The divisionnaire nodded, lighting his coarse untipped cigarette, much the same kind as Clémentine smoked.

‘So where’s your proof?’

‘I don’t have any.’

‘The only defence you can put up is this judge, who died about sixteen years ago.’

‘The judge, or a follower.’

‘Phantoms, Adamsberg.’

‘But phantoms are worth some consideration. Like poems,’ Adamsberg risked.

He was approaching his man from another direction. Would a poet hit the panic button without hesitating?

Brézillon leaned back in the chair, expelled a puff of smoke and pulled a face.
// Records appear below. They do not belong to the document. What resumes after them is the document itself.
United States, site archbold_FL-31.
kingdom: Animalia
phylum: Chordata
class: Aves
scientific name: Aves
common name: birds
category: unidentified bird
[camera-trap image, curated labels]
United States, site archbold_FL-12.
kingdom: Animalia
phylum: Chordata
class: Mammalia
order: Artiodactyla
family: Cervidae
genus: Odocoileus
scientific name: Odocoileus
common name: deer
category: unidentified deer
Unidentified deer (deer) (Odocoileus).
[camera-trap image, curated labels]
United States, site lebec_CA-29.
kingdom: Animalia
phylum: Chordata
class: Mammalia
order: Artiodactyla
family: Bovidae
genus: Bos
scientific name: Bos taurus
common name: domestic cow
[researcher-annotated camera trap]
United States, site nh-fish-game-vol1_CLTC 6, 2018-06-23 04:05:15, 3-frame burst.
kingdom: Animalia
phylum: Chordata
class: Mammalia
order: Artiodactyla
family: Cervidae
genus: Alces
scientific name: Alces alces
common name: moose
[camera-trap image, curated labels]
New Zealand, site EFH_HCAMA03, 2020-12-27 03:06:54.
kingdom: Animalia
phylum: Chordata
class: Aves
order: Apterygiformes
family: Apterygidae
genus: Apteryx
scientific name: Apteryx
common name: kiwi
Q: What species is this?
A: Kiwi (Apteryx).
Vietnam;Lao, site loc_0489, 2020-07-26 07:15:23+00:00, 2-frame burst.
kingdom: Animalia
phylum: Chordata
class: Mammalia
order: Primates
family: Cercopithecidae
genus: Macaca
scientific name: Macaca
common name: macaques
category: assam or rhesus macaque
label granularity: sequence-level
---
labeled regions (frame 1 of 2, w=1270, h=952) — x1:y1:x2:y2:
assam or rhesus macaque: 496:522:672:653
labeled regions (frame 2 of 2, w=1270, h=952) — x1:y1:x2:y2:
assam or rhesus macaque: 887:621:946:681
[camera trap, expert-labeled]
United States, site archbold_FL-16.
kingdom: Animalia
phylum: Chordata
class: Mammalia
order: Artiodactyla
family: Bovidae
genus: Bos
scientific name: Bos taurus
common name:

‘The RCMP, now,’ he said. ‘What I didn’t like, Adamsberg, was the way they did this. They hauled you back over there to help in the investigation, and I believed it. I don’t like being lied to, or having one of my men trapped like that. It’s absolutely against all the rules. Légalité deceived me with false explanations. It was a premature extradition and a legal sleight of hand.’

Brézillon’s pride and professional integrity had been offended by the superintendent’s trick. Adamsberg had not anticipated this favourable element.

‘Of course, now Légalité tells me he only discovered the evidence against you after you’d arrived.’

‘Quite untrue. He’d already put his file together.’

‘That was dishonest,’ said Brézillon with a contemptuous grimace. ‘On the other hand, you’re a refugee from Canadian justice, and I do not expect that kind of behaviour from one of my commissaires.’

‘I didn’t run from Canadian justice, because no one had said anything about an arrest at that stage. There were no charges, nobody had cautioned me, I still had my freedom of movement.’

‘I suppose that’s technically correct.’

‘I was free to have had enough, to smell a rat, and to leave.’

‘In disguise and with false papers, commissaire.’

‘Well, shall we say that was the necessary path to take. A sort of game,’ said Adamsberg, improvising.

‘And you often play games with Retancourt?’

Adamsberg paused, as the image of the close-combat incident flashed into his mind.

‘All she was doing was fulfilling her mission, which was to protect me. She was strictly obeying your orders.’

Brézillon stubbed out his cigarette end with his thumb. His father was probably a roofer and his mother a laundress, like Danglard’s parents, Adamsberg thought. Origins which he did not trouble to conceal when sitting on a velvet armchair, a sort of noble lineage one assumes proudly, and honours by the choice of cigarettes and a way of putting them out.